-- TEXT EXTRACT --
☆ ☆ ☆ ☆ ☆

1 Introduction

The research topic, Human Activity Recognition (HAR), is becoming more and more popular among the computing research community. In the traditional HAR research, researchers mainly focused on predicting what activity a person was performing at a specific point of time. Meanwhile, latest researches have shifted the focus on how well the activities have been performed. In real-life, we can apply the ideas, for example, in sports training. In this report, we explored the Weight Lifting Exercises Dataset and attempted to assess if the participants performed the specific weight lifting exercise, Unilateral Dumbbell Biceps Curl (hereafter refers to the exercise), correctly from the data collected via various sensors attached on different parts of the body, which includes arm, belt, forearm, and dumbbell. The type of mistakes in the exercise can also be identified. Six male participants aged between 20-28 years were asked to wear a number of body sensors to perform one set of 10 repetitions of the exercise. Based on the sensor data collected, we can trace the outcome of the performance accordingly. The performance outcome can be grouped into five classes, one corresponding to the specified execution of the exercise, while the other 4 classes corresponding to some common mistakes. Each sensor generated a set of readings in three dimensions (Velloso, Bulling, Gellersen, Ugulino, & Fuks, 2013).

2 The Data

The data for this project come from this source

The dataset contains 160 variables, which include one target variable “Class” and 159 readings from the sensors. Each “Class” represents a specific performance outcome. This dataset is unique in a way that while there are many variables, each are fundamentally the same, i.e. each set of three columns represents a sensor attached on different parts of the body. Each sensor generates data according to its rotation around a spatial axis, giving spatial data on three dimensions. Hence all 159 columns of data are highly similar to each other (Velloso et al., 2013).

The target variable has the following levels:

  • Class A: exactly according to the specification (i.e. performing the exercise correctly);
  • Class B: throwing the elbows to the front;
  • Class C: lifting the dumbbell only halfway;
  • Class D: lowering the dumbbell only halfway; and
  • Class E: throwing the hips to the front.

2.1 Data preparation

For the following reasons:

  • Predictor with well-defined meaning
  • Similar scale
  • Similar range
  • All continuous

scaling / standardising may not yield the best result since this may cause distortion. Data are not rescaled or normalised in this report.

☆ ☆ ☆ ☆ ☆

-- PROBLEM A --
Tally the lines of the records below that contain the word "array", and give only that number.

☆ ☆ ☆ ☆ ☆

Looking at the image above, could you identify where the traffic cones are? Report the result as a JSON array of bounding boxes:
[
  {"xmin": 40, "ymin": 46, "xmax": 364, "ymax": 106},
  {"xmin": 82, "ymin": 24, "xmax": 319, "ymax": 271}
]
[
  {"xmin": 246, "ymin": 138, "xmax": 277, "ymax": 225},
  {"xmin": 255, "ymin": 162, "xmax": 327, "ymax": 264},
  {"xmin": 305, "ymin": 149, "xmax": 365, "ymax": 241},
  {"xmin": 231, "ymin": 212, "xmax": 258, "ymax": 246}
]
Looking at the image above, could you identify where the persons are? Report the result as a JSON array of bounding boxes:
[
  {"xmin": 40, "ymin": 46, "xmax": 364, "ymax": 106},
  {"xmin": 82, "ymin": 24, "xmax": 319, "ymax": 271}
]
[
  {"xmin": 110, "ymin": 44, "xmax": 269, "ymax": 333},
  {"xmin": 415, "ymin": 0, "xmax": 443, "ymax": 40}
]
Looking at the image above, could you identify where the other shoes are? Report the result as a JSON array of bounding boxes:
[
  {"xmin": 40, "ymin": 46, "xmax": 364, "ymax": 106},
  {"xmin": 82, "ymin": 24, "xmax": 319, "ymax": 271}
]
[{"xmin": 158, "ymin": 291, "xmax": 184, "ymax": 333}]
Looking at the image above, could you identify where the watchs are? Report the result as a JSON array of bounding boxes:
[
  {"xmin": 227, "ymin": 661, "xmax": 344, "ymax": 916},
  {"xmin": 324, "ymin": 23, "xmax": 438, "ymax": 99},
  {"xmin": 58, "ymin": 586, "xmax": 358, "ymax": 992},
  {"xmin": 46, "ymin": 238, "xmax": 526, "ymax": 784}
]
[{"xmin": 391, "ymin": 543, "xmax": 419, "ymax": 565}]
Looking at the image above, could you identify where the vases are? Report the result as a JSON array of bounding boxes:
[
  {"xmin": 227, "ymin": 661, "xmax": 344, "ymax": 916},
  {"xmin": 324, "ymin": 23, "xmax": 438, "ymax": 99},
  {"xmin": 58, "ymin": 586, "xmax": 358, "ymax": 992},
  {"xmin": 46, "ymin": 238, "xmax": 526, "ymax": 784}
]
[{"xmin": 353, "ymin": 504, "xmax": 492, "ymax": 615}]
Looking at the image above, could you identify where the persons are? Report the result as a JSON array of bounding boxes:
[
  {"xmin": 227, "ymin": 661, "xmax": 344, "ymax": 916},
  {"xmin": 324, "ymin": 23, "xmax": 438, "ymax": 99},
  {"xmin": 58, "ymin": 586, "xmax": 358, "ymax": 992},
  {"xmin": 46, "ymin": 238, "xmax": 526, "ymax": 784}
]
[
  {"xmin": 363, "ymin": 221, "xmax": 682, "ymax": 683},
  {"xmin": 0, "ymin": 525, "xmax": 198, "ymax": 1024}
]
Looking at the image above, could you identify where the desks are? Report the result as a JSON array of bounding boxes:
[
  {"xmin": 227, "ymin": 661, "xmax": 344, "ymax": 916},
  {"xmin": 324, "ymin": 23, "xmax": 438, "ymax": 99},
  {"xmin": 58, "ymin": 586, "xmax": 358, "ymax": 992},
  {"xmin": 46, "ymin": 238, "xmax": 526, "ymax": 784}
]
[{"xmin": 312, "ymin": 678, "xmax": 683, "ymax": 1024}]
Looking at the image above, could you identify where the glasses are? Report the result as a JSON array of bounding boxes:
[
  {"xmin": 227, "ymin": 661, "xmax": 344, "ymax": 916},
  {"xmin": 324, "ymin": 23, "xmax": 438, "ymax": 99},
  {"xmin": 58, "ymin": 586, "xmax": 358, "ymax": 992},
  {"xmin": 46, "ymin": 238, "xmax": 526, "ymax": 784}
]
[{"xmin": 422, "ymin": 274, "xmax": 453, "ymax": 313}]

☆ ☆ ☆ ☆ ☆

-- PROBLEM B --
Pick up the weight lifting exercise report above after its last sentence and continue writing it.

-- OUTPUT A --
8

-- OUTPUT B --
2.1.2 Data cleaning

The data are further processed by:
* Removing the first seven fields which are just descriptive data
* Removing near zero variance fields
* Removing columns with more than 10% missing values

53 columns remains in the dataset post-cleaning. The following table lists the remaining variables

2.1.3 Slicing into training and testing sets

The training data set is sliced into 80% for training and 20% for testing.

2.1.4 Overview of cleaned dataset

## [1] 15699    53

2.2 Principal Component Analysis

Principal Component Analysis (PCA) is a dimension reduction technique. A reduced dataset allows faster processing and smaller storage. In the context of data mining, PCA reduces the number of variables to be used in a model by focusing only on the components accounting for the majority of the variance. Highly correlated variables are also removed as a result of PCA.

Here, PCA is able to reduce the dimension (number of predictors) of the datasets from 52 to 37 while retaining 99% of the information. This reduces model complexity and improves scalability.

As a side note, PCA is usually performed on scaled or normalised dataset to prevent the resulting principle sub-space from being dominated by variables with large scales. As mentioned above, because the variables in the dataset are of similar nature, scaling or normalised provides little added benefits. Hence such procedures are not used.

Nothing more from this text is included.